:: PROBLEM TO SOLVE ::
Please give back word for word the lines below, from the first one through the one with "<title>香港·大書城 -- megBook".

:: LISTED RECORDS ::
------------------------------------------------------------
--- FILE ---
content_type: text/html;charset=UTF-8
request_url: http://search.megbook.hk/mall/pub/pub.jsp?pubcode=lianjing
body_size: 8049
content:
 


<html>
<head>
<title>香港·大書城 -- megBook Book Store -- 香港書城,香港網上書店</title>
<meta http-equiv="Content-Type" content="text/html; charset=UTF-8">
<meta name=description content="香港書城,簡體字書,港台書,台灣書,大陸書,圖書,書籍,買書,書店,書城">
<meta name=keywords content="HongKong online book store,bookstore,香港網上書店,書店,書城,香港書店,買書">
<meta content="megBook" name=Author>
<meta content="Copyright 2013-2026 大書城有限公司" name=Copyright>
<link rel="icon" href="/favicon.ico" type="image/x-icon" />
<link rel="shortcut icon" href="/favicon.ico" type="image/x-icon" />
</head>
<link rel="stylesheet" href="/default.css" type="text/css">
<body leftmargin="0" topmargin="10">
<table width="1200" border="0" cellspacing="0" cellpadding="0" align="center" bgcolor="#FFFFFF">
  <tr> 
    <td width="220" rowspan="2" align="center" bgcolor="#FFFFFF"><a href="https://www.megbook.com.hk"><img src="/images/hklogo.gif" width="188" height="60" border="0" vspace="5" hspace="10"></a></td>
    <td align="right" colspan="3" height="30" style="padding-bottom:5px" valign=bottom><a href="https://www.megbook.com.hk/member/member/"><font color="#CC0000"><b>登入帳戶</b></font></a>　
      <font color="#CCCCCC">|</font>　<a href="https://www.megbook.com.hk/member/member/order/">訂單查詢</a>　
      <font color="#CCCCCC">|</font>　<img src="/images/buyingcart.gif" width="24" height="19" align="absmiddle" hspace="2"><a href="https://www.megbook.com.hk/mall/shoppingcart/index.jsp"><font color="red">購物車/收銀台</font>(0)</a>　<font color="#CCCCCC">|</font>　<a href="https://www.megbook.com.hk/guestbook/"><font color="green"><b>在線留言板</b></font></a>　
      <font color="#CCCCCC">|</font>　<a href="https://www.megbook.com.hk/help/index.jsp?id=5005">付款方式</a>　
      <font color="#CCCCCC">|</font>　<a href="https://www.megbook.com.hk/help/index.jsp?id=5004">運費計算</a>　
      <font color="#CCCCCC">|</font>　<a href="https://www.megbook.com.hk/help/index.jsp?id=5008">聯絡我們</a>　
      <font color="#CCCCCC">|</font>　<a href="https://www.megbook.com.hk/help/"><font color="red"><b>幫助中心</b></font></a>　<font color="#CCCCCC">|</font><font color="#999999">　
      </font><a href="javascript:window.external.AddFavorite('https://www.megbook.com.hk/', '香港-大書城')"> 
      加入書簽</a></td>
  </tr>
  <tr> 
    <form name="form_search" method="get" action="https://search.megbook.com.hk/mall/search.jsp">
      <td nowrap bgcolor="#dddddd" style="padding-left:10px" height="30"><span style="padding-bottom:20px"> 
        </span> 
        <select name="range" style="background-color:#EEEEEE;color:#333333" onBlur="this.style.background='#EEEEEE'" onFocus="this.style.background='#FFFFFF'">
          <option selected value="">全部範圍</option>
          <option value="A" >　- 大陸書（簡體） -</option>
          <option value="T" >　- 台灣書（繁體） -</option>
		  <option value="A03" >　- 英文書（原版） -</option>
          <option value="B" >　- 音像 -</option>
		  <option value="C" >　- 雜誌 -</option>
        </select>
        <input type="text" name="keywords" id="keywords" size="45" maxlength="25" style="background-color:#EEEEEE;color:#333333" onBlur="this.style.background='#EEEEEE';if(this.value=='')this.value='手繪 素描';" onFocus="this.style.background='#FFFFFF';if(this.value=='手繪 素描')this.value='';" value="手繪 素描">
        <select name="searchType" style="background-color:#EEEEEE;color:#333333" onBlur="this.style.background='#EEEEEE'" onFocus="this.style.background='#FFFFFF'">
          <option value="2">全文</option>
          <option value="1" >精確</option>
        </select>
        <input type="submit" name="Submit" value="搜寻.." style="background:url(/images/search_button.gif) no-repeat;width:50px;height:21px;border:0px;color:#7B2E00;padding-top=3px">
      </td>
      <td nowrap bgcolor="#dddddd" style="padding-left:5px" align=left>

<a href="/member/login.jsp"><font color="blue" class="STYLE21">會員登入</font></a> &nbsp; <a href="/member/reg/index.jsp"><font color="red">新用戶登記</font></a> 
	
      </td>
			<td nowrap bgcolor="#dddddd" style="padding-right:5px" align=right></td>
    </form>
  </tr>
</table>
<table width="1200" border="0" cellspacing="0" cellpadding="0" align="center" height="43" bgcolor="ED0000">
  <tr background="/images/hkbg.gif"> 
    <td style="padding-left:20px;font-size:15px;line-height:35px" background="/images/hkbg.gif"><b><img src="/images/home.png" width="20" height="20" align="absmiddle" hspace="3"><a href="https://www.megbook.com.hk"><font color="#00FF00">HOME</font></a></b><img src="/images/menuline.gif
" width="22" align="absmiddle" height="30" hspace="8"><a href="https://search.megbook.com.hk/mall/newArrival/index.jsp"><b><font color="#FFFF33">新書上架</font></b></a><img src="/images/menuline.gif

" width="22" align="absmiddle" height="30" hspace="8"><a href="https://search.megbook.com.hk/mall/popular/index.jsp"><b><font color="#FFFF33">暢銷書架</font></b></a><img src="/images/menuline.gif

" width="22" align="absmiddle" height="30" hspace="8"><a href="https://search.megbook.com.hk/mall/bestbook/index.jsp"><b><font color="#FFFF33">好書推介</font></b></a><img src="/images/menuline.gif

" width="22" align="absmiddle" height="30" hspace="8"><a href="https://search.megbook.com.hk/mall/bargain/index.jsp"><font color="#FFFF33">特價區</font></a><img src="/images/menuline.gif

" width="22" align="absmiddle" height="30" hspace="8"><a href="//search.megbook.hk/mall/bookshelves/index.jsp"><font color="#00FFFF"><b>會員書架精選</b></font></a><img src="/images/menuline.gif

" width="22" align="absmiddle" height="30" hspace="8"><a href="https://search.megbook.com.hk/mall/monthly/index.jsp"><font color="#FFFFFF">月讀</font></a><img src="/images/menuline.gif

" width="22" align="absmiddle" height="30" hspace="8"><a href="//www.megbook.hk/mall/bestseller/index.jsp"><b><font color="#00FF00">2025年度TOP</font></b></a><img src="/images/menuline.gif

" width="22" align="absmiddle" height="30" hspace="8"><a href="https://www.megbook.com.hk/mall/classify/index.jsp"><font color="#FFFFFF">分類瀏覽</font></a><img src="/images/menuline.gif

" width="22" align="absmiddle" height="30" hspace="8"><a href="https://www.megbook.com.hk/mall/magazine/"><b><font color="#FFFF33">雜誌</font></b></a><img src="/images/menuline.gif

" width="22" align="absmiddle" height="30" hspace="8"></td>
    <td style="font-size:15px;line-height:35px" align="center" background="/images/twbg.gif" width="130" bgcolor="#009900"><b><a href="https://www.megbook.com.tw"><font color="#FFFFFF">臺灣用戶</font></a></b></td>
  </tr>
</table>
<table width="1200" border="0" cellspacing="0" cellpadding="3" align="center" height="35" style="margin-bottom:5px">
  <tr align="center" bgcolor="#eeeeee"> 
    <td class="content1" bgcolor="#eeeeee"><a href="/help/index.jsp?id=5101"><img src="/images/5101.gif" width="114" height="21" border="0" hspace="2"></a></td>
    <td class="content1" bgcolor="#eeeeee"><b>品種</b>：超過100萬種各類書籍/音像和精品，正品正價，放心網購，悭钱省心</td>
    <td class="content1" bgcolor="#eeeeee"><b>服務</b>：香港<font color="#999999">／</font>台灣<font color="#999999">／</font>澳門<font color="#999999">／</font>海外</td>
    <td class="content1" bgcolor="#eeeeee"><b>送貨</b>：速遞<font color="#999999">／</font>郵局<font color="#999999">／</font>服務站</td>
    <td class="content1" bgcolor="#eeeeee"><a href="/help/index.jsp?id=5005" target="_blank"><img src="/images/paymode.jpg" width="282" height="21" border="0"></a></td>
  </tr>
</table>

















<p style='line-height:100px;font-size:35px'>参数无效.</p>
------------------------------------------------------------
:: WRITTEN SOLUTION ::
--- FILE ---
content_type: text/html;charset=UTF-8
request_url: http://search.megbook.hk/mall/pub/pub.jsp?pubcode=lianjing
body_size: 8049
content:
 


<html>
<head>
<title>香港·大書城 -- megBook Book Store -- 香港書城,香港網上書店</title>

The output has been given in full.